Microarray expression analysis was performed using total RNA isolated from liver samples. RNA meeting the following acceptance criteria were used for microarray expression analysis: RNA samples with a concentration ≥ 35 ng/μL and purity between 1.80 to 2.20 and an RNA integrity number (RIN) ≥ 7.0. The RNA was amplified through cDNA synthesis, in vitro transcription and biotin labeling using GeneChip® 3’ IVT PLUS Reagent Kit (Affymetrix, Santa Clara, CA). One hundred nanograms of total RNA was amplified as directed in the Affymetrix 3’ IVT Plus kit protocol. Fifteen micrograms of amplified biotin-aRNAs was fragmented, and 12.5 μg was hybridized to each array for 16 h at 45 °C in a rotating hybridization oven using the Affymetrix Eukaryotic Target Hybridization Controls and protocol. The amplified RNA (aRNA) was fragmented then hybridized to Affymetrix Rat Genome 230 2.0 arrays (Affymetrix, Santa Clara, CA). Arrays were stained and then washed using the GeneChip Hybridization, Wash and Stain Kit according to the user manual. Each GeneChip® array was scanned using an Affymetrix GeneChip® Scanner 3000 7G to generate microarray image data (.DAT files) and raw expression level data (.CEL files).

All samples within a single flame retardant group were randomly sorted into a processing order to prevent batch effects. Also, throughout the RNA isolation, in vitro transcription, hybridization, fluidics and scanning procedures, a single operator handled all samples within each flame retardant group.

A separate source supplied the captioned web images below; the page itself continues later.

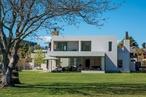 Bold geometry: Wanaka House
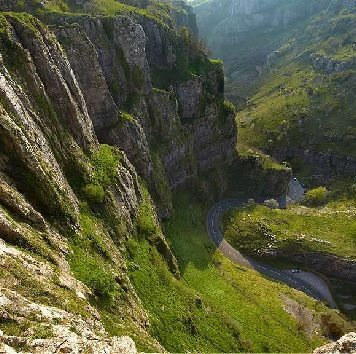 Cheddar Gorge Responsive website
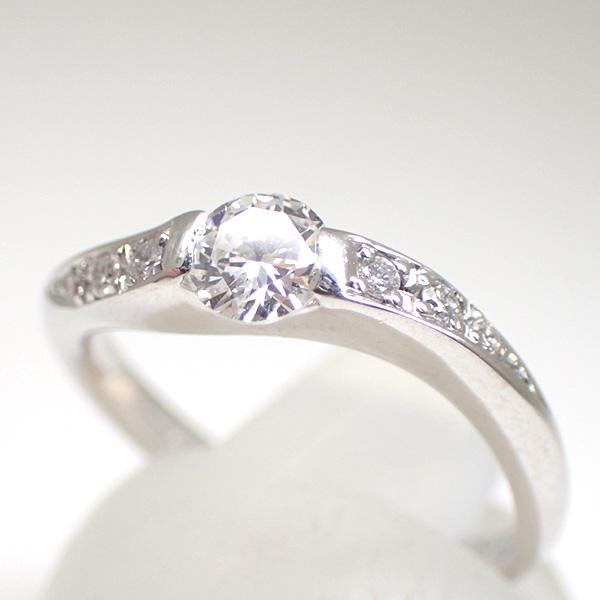 婚約指輪ダイヤモンドリング0.30ct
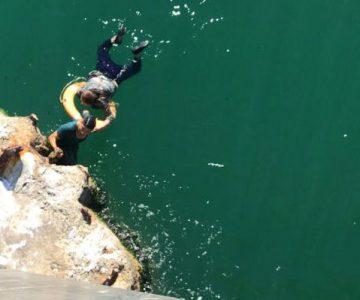 ¡Superhéroe chileno! Carabinero se lanzó al mar para salvar a una mujer que quería suicidarse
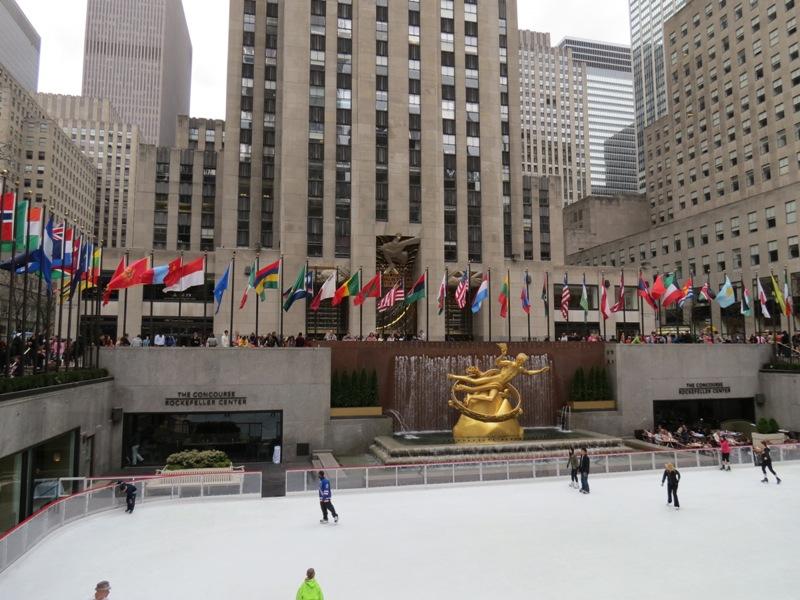 Prometeu, em frente ao Rockefeller Center.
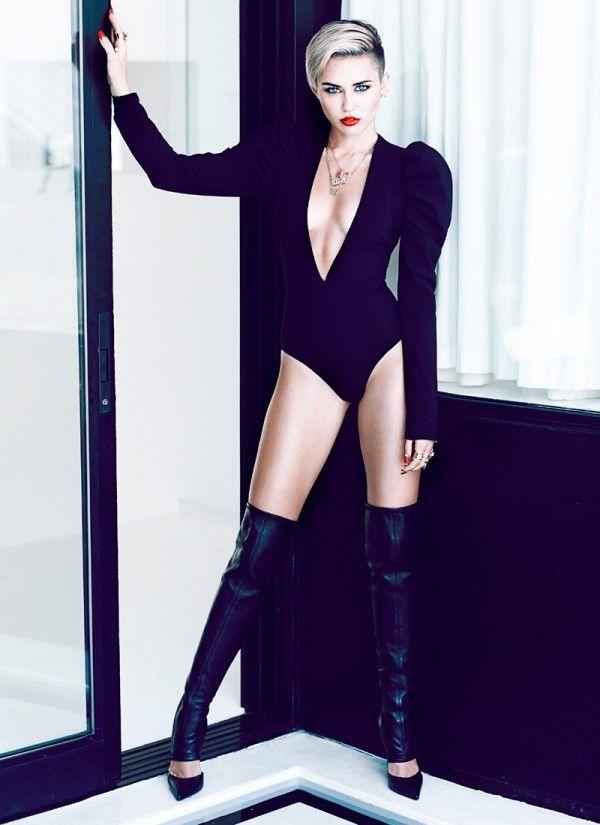 Miley cyrus posing sexy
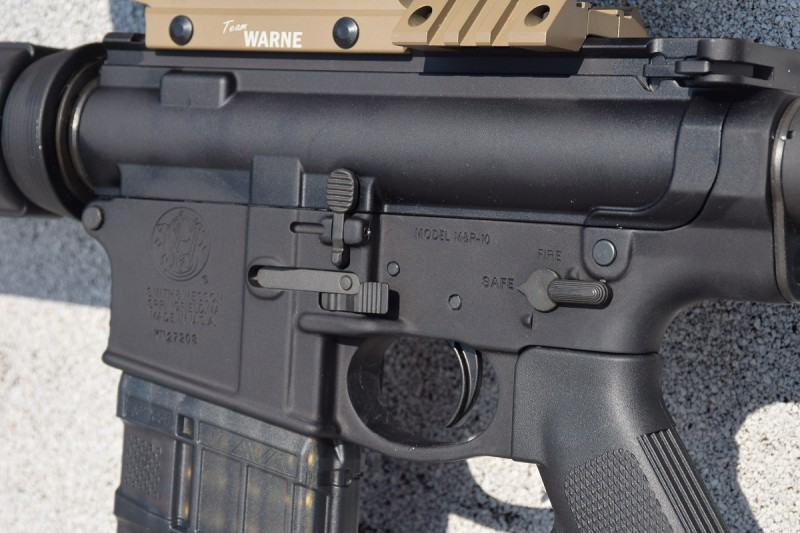 The M&P10's fire controls are fully ambidextrous.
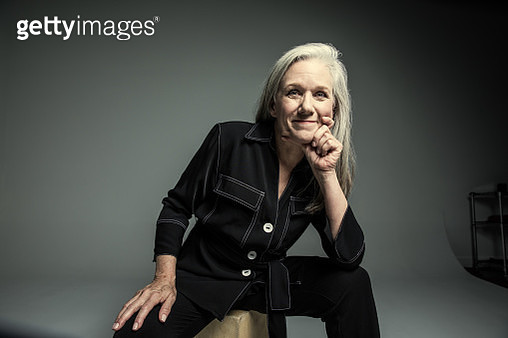 Studio portrait of businesswoman - gettyimageskorea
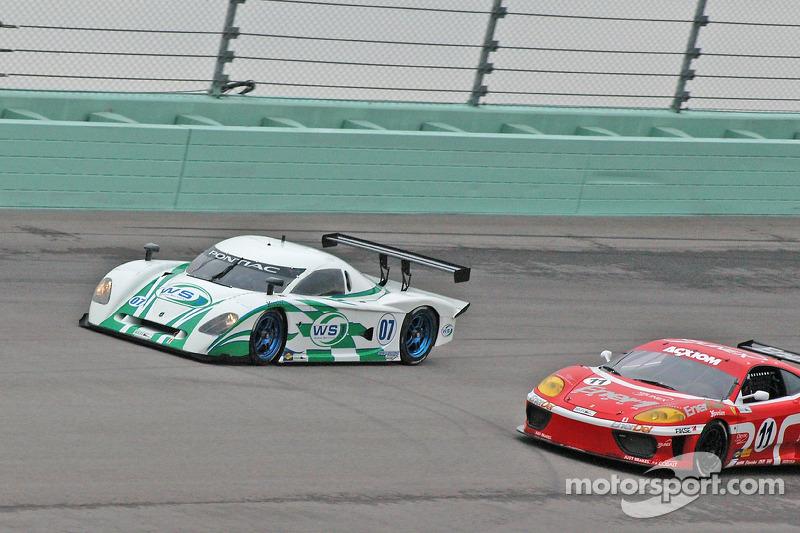 #07 Spirit of Daytona Racing Pontiac Crawford: Bob Ward, Roberto Moreno, #11 JMB Racing USA Ferrari 360 Challenge: Constantino Bertuzzi, Matt Plumb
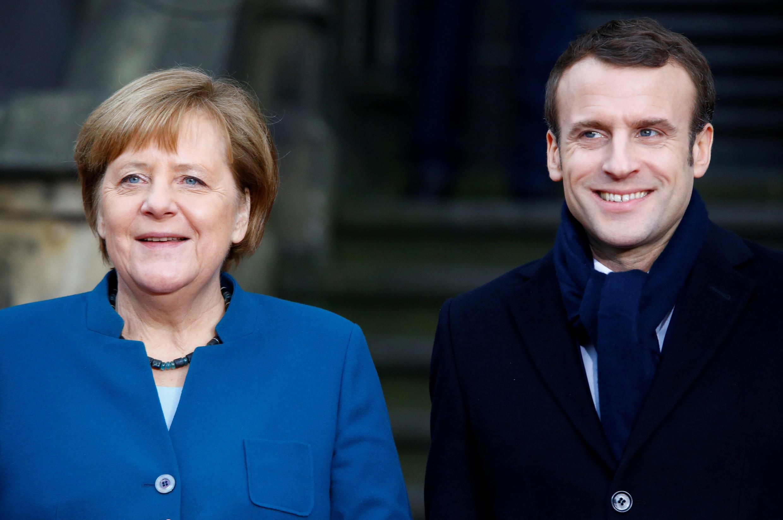 នាយករដ្ឋមន្រ្តីអាល្លឺម៉ង់ លោកស្រីមែរគែល ហើយនិងលោកប្រធានាធិបតី បារាំង ម៉ាក្រុងចុះហត្ថលេខាលើសន្ធិសញ្ញាបំពេញបន្ថែមសន្ធិសញ្ញាបារាំង អាល្លឺម៉ង់ ឆ្នាំ ១៩៦៣ នៅ Aachen ប្រទេសអាល្លឺម៉ង់ ថ្ងៃទី ២២ មករា ២០១៩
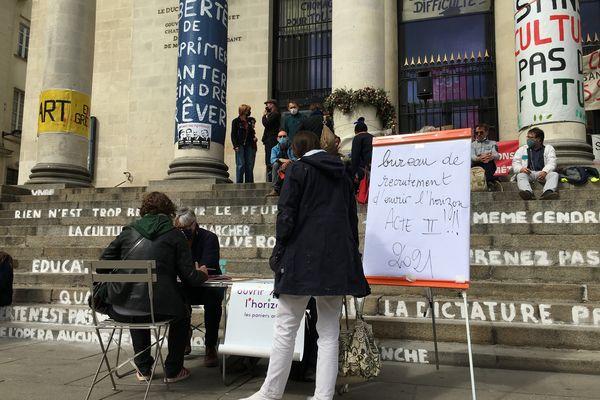 """Symboliquement le premier """"bureau des recrutements"""" pour les paniers artistiques version 2021 s'est tenu vendredi 4 avril sur les marches du Théâtre Graslin occupé par les artistes et techniciens en lutte"""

2.9. Microarray Data Normalization

Probe intensity data from Rat Genome 230 version 2 Affymetrix GeneChip® arrays were read into the R software environment (http://www.R-project.org) directly from .CEL files using the R/affy package (Gautier et al. 2004). Each data set was comprised of 6 independent samples from 6 different treatment groups (0, 0.1, 1, 10, 100, or 1000 μmol/kg body weight) for a total of 36 samples in each data set (except for the 100 μmol/kg BTBPE and the control TBB groups which had 5 samples/group). Probe-level data quality was assessed using image reconstruction, box plots of raw signal intensity, and histograms of raw signal intensities. Normalization was carried out using the robust multi-array average (RMA) method separately for each data set (Irizarry et al. 2003). Briefly, the RMA method adjusts the background of perfect match (PM) probes, applies a quantile normalization of the corrected PM values, and calculates final expression measures using the Tukey median polish algorithm. RMA scatterplots were used as an additional quality control measure.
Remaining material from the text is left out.